**TEXT PASSAGE:**
· · ·
In the first embodiment, extraction (searching) of improvement-needed patterns is performed regarding patterns of execution processes of functions (hereinafter referred to simply as “pattern”) of a computer system such as an information system or the like (hereinafter referred to simply as “system”), focusing on total execution counts. An execution process of functions is, for example, information indicating the order in which functions used in a certain task for business (hereinafter referred to as “case”) are executed. The functions to be used, and the order in which the functions are executed, differ from one case to another. For example, in a system including functions A, B, C, D, and so forth, A → B → D is executed in a certain task (Case 1), while A → C → D is executed in a different task (Case 2). In this case, each of “A → B → D” and “A → C → D” is equivalent to a pattern or type of an execution process of functions (hereinafter referred to simply as “pattern”). Note that cases (execution processes) and patterns do not correspond one to one. For example, in a case in which the same execution process appears in a plurality of cases that are different from each other, these execution processes are extracted as one pattern.
Also, an improvement-needed pattern is a pattern regarding which the probability of needing improvement is relatively high, out of a plurality of patterns.
FIG. 4 is a diagram for describing an overview of extracting improvement-needed patterns according to the first embodiment. FIG. 4 shows Pattern 1, Pattern 2, ..., Pattern 30, ..., Pattern 40, and so forth. In each pattern, the rounded squares containing the letters A, B, C, or P represent functions.
In a case in which the execution count of these patterns within a certain period are as listed in the Figure, the execution counts of Pattern 30 and Pattern 40 are extremely small, relatively. That is to say, Pattern 30 and Pattern 40 correspond to rare patterns. Note that the execution counts of patterns are the execution counts based on execution records of each pattern used in the system in the past.
Note that in the first embodiment, patterns including functions of which the total execution count is minute (hereinafter referred to as “object function”) are extracted (searched) as improvement-needed patterns, rather than simply rare patterns. Assume that the total execution count (execution count of each of the functions without distinction among the patterns in past usage of the system) for each of the functions (A, B, C, P) is as follows:

A: 200 times
B: 200 times
C: 300 times
P: two times

In this case, Pattern 30 is constituted with primary functions of which the total execution counts are great (= A, B, C), and only the execution order (flow) of functions is rare in this pattern. In other words, Pattern 30 does not contain any object functions. Accordingly, Pattern 30 does not correspond to an improvement-needed pattern.
· · ·
**RAW DATA:**
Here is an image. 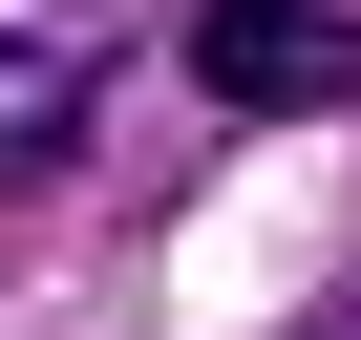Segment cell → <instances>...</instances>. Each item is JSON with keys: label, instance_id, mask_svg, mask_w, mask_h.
<instances>
[{"label": "cell", "instance_id": "obj_1", "mask_svg": "<svg viewBox=\"0 0 361 340\" xmlns=\"http://www.w3.org/2000/svg\"><path fill=\"white\" fill-rule=\"evenodd\" d=\"M170 64H192L213 107H361V22L340 0H192Z\"/></svg>", "mask_w": 361, "mask_h": 340}]
</instances>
· · ·
**SET PROBLEM:**
Answer these from the passage on improvement-needed patterns:
(a) In the example system, what order of functions is executed in Case 2?
(b) What total execution count is listed for function P?
(c) According to the passage, what does Pattern 30 lack that keeps it from being an improvement-needed pattern?

**OUTPUT OF THE EXERCISE:**
(a) A → C → D
(b) Two times
(c) It does not contain any object functions.